If the lyrics praise music’s magic, the production tries to demonstrate it through layers of unusual textures. The opening atmosphere is built from flute, bells, percussion, and shimmering tones that drift in like mist. It creates a cinematic entrance unlike most Stones songs of the era.

There are hints of Their Satanic Majesties Request in the psychedelic approach, but this time filtered through the looser, more decadent mood of the early seventies. Eastern-inspired flute lines, congas soaked in reverb, triangle accents, and swirling guitar effects give the track a trance-like character. Keith Richards adds a signature guitar tone shaped by wah-wah and rotating speaker effects, while Nicky Hopkins contributes elegant piano arpeggios that float through the mix.

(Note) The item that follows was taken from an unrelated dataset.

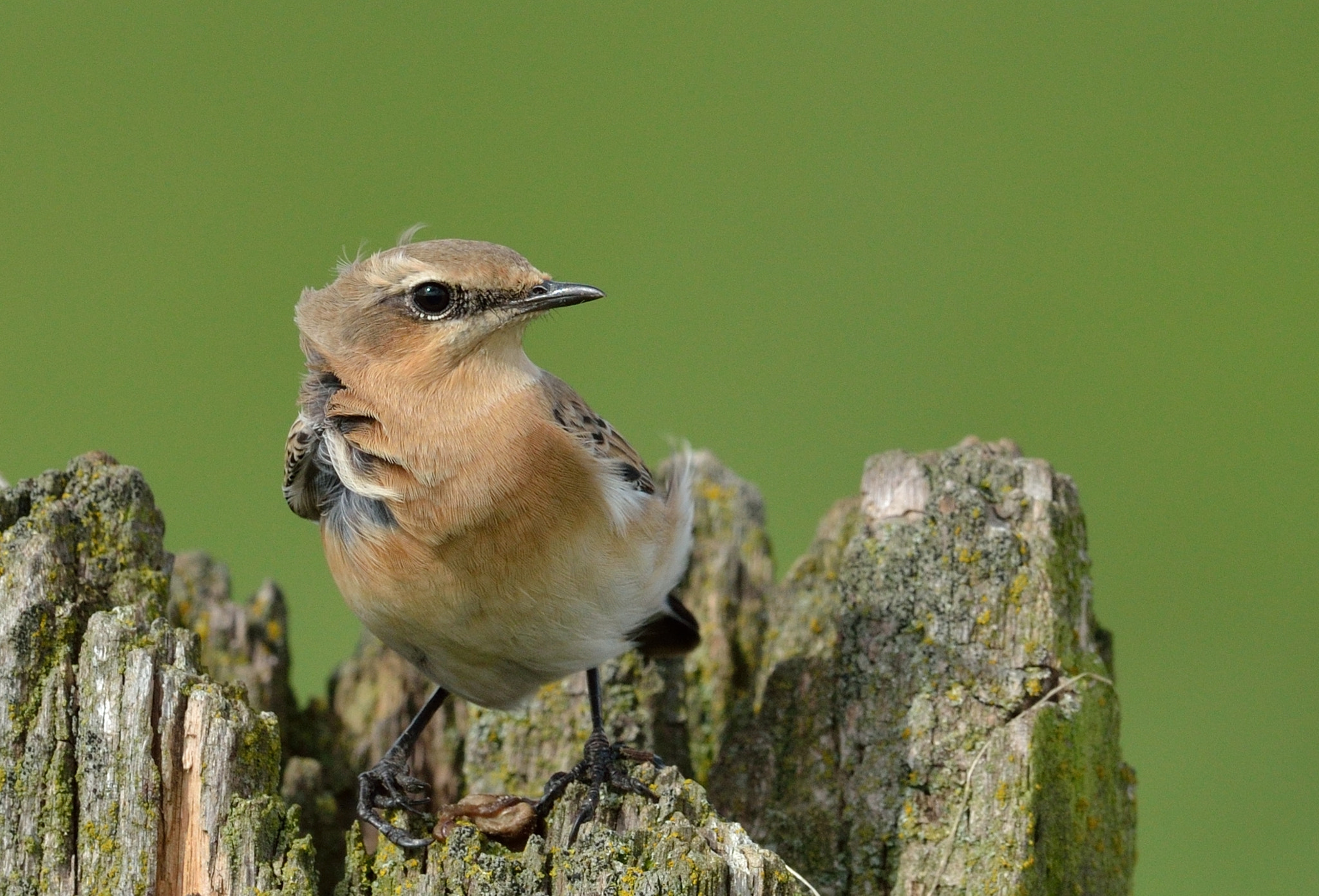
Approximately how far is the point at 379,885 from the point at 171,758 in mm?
823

Then the core rhythm section arrives. Charlie Watts and Bill Wyman provide the song’s strongest anchor, grounding the dreamscape with patience and discipline. Without them, the piece might drift away entirely. Even Mick Taylor, usually a commanding presence, feels partly submerged here. His distorted lead guitar appears from the background rather than taking control. That unusual placement adds atmosphere, though it also reflects how crowded the arrangement becomes.

A Band at a Crossroads

What makes the song so intriguing is that it captures The Rolling Stones in transition. Earlier masterpieces balanced raw instinct with razor-sharp focus. Here, the band seems more interested in texture than structure, mood than momentum. The result is adventurous but uneven. The track tries to combine spiritual blues vocals, psychedelic ornamentation, Latin percussion, droning rock chords, and soft harmonies in one package. At moments, it works beautifully. At others, it feels like several unfinished ideas sharing the same tape reel.

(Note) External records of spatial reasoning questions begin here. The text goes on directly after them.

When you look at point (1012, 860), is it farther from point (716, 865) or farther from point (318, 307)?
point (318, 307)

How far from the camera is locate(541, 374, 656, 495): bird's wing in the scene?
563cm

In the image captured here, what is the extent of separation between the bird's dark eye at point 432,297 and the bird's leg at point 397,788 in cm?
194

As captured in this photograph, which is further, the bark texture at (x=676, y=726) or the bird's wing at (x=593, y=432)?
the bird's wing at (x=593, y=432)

That lack of cohesion is often cited as part of Goats Head Soup’s mixed identity. Produced by Jimmy Miller, the album contains brilliance, but also signs that the effortless unity of previous records was beginning to loosen. Can You Hear the Music may be the clearest example of that shift: ambitious, curious, and talented, yet unable to fully crystallize. Still, there is something admirable in hearing a giant band take risks instead of repeating itself. Many groups at their commercial peak would have chosen safety. The Stones chose strangeness.

The Forgotten Deep Cut

Unlike many songs in the Stones’ catalog Can You Hear the Music has inspired virtually no cover versions. That absence says a lot. It is not an obvious crowd-pleaser, not a radio staple, and not an easy song to reinterpret. Its identity depends heavily on its peculiar studio atmosphere.

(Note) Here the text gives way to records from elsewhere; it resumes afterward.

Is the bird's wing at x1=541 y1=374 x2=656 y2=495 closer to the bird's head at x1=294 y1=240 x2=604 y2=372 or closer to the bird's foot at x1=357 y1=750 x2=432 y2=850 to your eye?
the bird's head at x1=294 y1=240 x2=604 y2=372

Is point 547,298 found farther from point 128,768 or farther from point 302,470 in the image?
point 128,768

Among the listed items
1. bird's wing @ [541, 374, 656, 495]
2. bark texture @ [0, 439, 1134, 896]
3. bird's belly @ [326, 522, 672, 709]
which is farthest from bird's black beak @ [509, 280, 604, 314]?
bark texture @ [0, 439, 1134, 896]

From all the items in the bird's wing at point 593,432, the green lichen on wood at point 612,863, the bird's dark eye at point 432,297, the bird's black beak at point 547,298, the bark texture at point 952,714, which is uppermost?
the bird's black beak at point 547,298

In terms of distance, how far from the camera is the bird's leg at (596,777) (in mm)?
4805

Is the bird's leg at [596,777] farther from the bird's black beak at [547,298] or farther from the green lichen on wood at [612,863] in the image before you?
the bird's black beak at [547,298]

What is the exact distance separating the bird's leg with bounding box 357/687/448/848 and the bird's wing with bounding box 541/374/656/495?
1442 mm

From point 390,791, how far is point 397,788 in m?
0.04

Yet that very quality gives it lasting charm for devoted listeners. It may never rank beside the giants of the catalog, but it offers something rarer: a glimpse of legendary musicians experimenting in real time, unsure where the road leads but willing to keep walking. In that sense, the song mirrors its own message. Music does not always need to be perfect to matter. Sometimes it only needs to transport you somewhere unexpected. And on Can You Hear the Music, the Rolling Stones do exactly that.

Keith Richards (1974): Can You Hear the Music? and Time Waits for No One were my particular riff but got taken up by others in the band. Those songs got turned into something I didn’t even imagine. Whereas something like Angie turned out pretty much as I expected.”